→ **Short task**:
Copy the rows below word for word, from the line containing "In the image, does" through the last row, inclusive. Leave out the pictures.

→ **Data listing**:

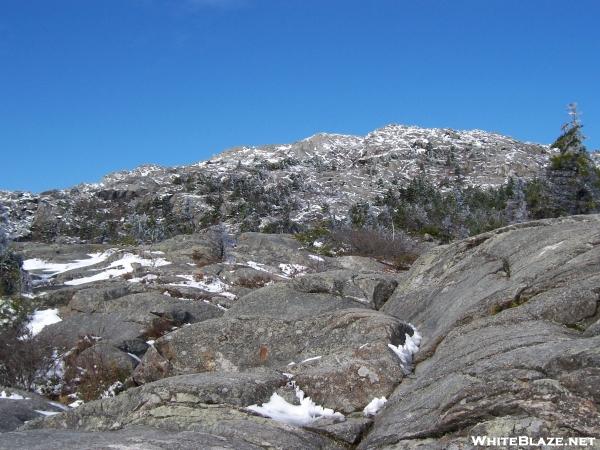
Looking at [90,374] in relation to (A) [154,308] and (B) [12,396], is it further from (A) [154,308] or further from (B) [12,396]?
(A) [154,308]

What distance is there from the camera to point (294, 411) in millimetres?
9156

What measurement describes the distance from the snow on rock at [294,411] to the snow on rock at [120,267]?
85.1 feet

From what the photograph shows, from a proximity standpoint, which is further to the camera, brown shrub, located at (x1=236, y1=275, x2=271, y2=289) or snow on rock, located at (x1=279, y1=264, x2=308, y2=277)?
snow on rock, located at (x1=279, y1=264, x2=308, y2=277)

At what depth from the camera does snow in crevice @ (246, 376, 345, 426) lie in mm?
8836

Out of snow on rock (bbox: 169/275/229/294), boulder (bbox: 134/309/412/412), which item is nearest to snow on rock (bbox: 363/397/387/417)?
boulder (bbox: 134/309/412/412)

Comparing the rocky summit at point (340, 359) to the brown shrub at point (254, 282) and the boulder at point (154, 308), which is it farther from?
the brown shrub at point (254, 282)

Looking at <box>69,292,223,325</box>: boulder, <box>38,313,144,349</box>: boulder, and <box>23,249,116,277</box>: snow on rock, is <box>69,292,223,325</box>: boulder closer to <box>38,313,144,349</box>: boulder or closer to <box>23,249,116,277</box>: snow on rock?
<box>38,313,144,349</box>: boulder

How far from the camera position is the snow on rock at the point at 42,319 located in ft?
73.0

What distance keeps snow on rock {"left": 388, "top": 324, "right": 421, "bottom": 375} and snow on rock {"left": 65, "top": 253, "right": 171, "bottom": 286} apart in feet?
82.0

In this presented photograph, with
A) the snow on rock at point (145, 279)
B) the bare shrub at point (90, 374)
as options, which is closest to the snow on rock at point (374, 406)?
the bare shrub at point (90, 374)

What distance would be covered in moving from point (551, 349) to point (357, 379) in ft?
11.3

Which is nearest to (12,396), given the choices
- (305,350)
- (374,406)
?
(305,350)

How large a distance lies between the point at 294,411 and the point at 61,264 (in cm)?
4294

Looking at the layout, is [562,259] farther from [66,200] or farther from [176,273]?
[66,200]
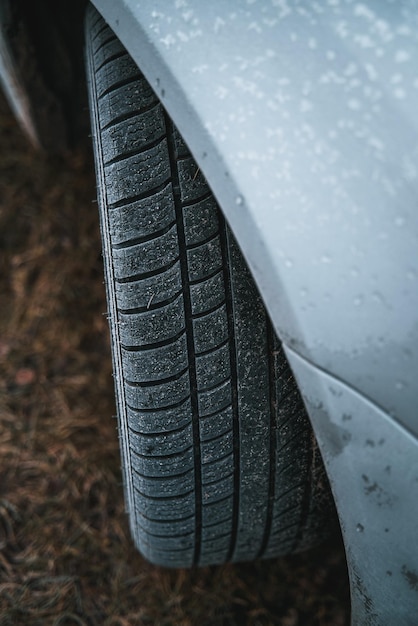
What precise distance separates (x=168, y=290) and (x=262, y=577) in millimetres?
790

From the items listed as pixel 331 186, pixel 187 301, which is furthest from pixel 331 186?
pixel 187 301

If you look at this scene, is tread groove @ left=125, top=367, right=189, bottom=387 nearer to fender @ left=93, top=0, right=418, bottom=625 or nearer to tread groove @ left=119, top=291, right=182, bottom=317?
tread groove @ left=119, top=291, right=182, bottom=317

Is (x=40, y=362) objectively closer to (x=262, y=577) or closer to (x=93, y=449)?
(x=93, y=449)

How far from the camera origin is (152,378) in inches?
33.7

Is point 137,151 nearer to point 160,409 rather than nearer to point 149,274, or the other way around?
point 149,274

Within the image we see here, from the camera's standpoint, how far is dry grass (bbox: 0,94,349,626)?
1253mm

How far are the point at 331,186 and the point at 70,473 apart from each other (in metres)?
1.08

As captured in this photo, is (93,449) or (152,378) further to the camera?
(93,449)

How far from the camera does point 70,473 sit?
144 centimetres

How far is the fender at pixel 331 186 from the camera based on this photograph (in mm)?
620

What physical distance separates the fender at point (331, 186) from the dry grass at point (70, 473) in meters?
0.71

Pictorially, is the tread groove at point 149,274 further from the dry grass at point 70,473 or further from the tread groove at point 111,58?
the dry grass at point 70,473

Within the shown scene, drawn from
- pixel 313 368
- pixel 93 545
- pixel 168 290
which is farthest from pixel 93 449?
pixel 313 368

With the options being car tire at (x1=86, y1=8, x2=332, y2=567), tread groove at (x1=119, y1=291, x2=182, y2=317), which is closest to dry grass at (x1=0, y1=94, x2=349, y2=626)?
car tire at (x1=86, y1=8, x2=332, y2=567)
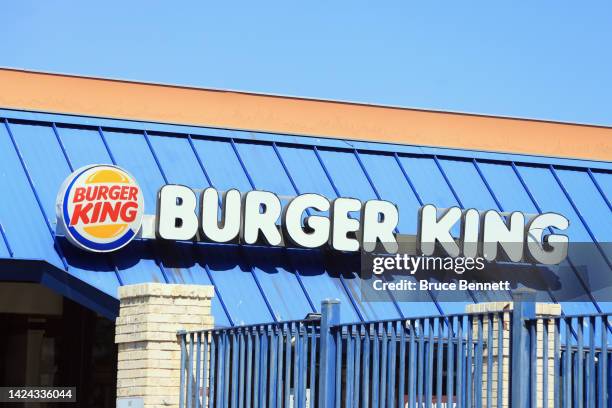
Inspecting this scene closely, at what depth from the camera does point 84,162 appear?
20203 millimetres

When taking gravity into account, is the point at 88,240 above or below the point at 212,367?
above

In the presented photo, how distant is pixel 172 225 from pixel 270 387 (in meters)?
7.09

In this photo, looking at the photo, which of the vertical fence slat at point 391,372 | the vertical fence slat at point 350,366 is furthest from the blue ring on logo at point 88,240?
the vertical fence slat at point 391,372

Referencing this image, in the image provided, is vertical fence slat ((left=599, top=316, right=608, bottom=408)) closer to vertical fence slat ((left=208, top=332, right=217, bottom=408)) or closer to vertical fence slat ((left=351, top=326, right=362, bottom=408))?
vertical fence slat ((left=351, top=326, right=362, bottom=408))

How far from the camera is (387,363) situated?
11.7 m

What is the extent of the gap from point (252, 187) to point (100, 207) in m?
3.32

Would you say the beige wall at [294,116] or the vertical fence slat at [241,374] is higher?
the beige wall at [294,116]

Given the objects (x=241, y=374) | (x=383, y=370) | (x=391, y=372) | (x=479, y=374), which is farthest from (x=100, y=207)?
(x=479, y=374)

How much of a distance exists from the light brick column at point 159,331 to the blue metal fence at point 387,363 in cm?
17

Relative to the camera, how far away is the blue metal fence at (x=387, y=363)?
9617 mm

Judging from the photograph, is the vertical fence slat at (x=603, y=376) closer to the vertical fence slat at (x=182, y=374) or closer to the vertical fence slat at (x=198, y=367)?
the vertical fence slat at (x=198, y=367)

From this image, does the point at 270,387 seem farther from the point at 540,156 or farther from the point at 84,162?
the point at 540,156

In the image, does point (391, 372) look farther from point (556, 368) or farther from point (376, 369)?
point (556, 368)

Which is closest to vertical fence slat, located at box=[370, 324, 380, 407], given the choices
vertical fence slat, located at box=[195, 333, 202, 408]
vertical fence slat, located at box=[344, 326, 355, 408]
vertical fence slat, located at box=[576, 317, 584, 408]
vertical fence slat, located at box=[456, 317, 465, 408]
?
vertical fence slat, located at box=[344, 326, 355, 408]
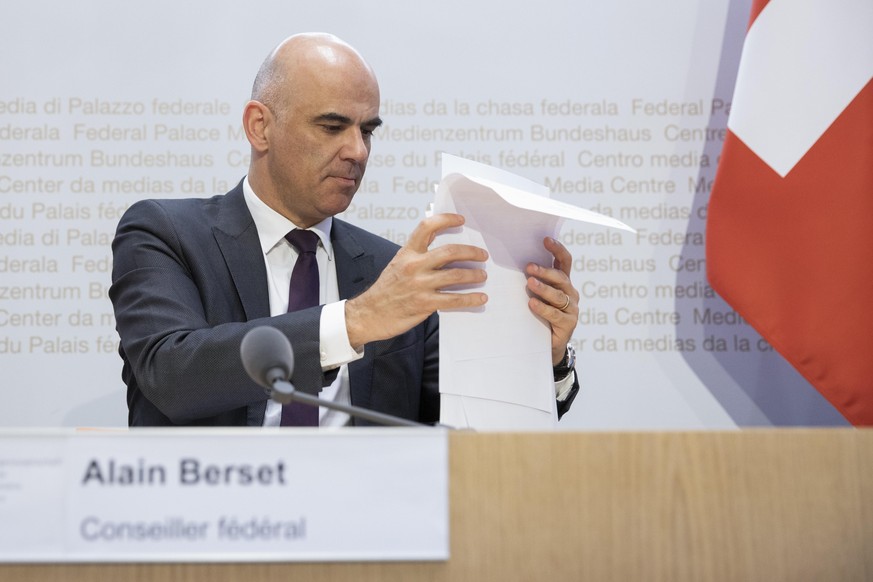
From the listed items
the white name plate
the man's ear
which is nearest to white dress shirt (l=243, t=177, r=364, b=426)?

→ **Reply to the exercise**:
In the image, does point (391, 372) look farther from point (556, 368) or farther from point (376, 369)?
point (556, 368)

Which is closest to vertical fence slat, located at box=[370, 324, 380, 407], given the choices
vertical fence slat, located at box=[195, 333, 202, 408]
vertical fence slat, located at box=[344, 326, 355, 408]
vertical fence slat, located at box=[576, 317, 584, 408]
vertical fence slat, located at box=[456, 317, 465, 408]
?
vertical fence slat, located at box=[344, 326, 355, 408]
From the listed items
the white name plate
the man's ear
which is nearest to white dress shirt (l=243, t=177, r=364, b=426)?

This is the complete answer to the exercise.